Project description:BACKGROUND Reported per-patient costs of Clostridium difficile infection (CDI) vary by 2 orders of magnitude among different hospitals, implying that infection control officers need precise, local analyses to guide rational decision making between interventions. OBJECTIVE We sought to comprehensively estimate changes in length of stay (LOS) attributable to CDI at a single urban tertiary-care facility using only data automatically extractable from the electronic medical record (EMR). METHODS We performed a retrospective cohort study of 171,938 visits spanning a 7-year period.

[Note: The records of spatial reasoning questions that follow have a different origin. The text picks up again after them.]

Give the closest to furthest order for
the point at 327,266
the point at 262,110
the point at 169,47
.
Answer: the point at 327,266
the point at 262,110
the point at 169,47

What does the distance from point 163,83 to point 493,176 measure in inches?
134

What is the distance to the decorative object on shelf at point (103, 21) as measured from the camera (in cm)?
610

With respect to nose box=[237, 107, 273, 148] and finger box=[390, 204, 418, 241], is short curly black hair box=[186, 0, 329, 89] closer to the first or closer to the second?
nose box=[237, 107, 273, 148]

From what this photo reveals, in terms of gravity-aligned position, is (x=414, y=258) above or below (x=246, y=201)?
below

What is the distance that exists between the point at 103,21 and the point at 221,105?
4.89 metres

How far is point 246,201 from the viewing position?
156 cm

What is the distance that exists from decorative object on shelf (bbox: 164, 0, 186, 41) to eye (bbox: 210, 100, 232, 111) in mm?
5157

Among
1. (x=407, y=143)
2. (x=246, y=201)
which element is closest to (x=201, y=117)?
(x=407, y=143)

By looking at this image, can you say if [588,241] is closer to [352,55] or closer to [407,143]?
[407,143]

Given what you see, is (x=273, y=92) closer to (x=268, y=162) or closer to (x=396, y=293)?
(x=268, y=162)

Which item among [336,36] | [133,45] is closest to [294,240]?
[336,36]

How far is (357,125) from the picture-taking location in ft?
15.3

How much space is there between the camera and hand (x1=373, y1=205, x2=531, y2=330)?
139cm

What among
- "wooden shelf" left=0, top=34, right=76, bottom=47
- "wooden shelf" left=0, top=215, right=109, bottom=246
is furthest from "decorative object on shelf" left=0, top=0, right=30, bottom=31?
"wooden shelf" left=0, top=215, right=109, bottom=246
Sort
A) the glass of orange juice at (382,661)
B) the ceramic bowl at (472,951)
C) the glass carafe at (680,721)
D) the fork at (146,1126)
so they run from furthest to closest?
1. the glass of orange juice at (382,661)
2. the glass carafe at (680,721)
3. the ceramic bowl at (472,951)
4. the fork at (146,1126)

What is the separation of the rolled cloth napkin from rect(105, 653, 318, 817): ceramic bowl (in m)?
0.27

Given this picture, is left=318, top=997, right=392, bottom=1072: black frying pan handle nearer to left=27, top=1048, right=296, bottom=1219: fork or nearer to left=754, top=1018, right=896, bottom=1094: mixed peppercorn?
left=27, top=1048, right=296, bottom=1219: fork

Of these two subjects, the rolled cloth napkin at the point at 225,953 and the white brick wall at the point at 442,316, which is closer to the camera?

In total, 23,968 variables were extracted from EMR data recorded within 24 hours of admission to train elastic-net regularized logistic regression models for propensity score matching. To address time-dependent bias (reverse causation), we separately stratified comparisons by time of infection, and we fit multistate models. RESULTS The estimated difference in median LOS for propensity-matched cohorts varied from 3.1 days (95% CI, 2.2-3.9) to 10.1 days (95% CI, 7.3-12.2) depending on the case definition; however, dependency of the estimate on time to infection was observed. Stratification by time to first positive toxin assay, excluding probable community-acquired infections, showed a minimum excess LOS of 3.1 days (95% CI, 1.7-4.4). Under the same case definition, the multistate model averaged an excess LOS of 3.3 days (95% CI, 2.6-4.0). CONCLUSIONS In this study, 2 independent time-to-infection adjusted methods converged on similar excess LOS estimates. Changes in LOS can be extrapolated to marginal dollar costs by multiplying by average costs of an inpatient day. Infection control officers can leverage automatically extractable EMR data to estimate costs of CDI at their own institutions. Infect Control Hosp Epidemiol. 2017;38:1478-1486.